**EXERCISE OBJECTIVE:** Put every line of the items below into a JSON list of strings, one string per line, omitting blank lines and leaving the pictures out.

[Questions on scene geometry]
——
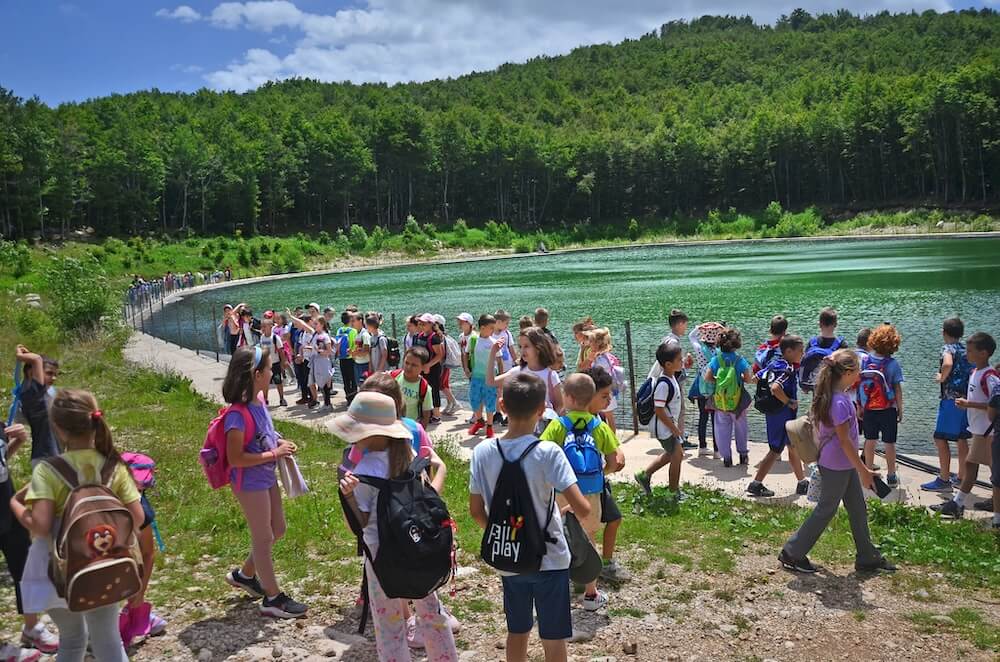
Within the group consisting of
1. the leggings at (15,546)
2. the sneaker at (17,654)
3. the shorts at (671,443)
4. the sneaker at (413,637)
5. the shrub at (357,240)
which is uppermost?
the shrub at (357,240)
——
**RESULT OF THIS EXERCISE:**
[
  "Within the group consisting of",
  "1. the leggings at (15,546)",
  "2. the sneaker at (17,654)",
  "3. the shorts at (671,443)",
  "4. the sneaker at (413,637)",
  "5. the shrub at (357,240)",
  "which is uppermost?",
  "the shrub at (357,240)"
]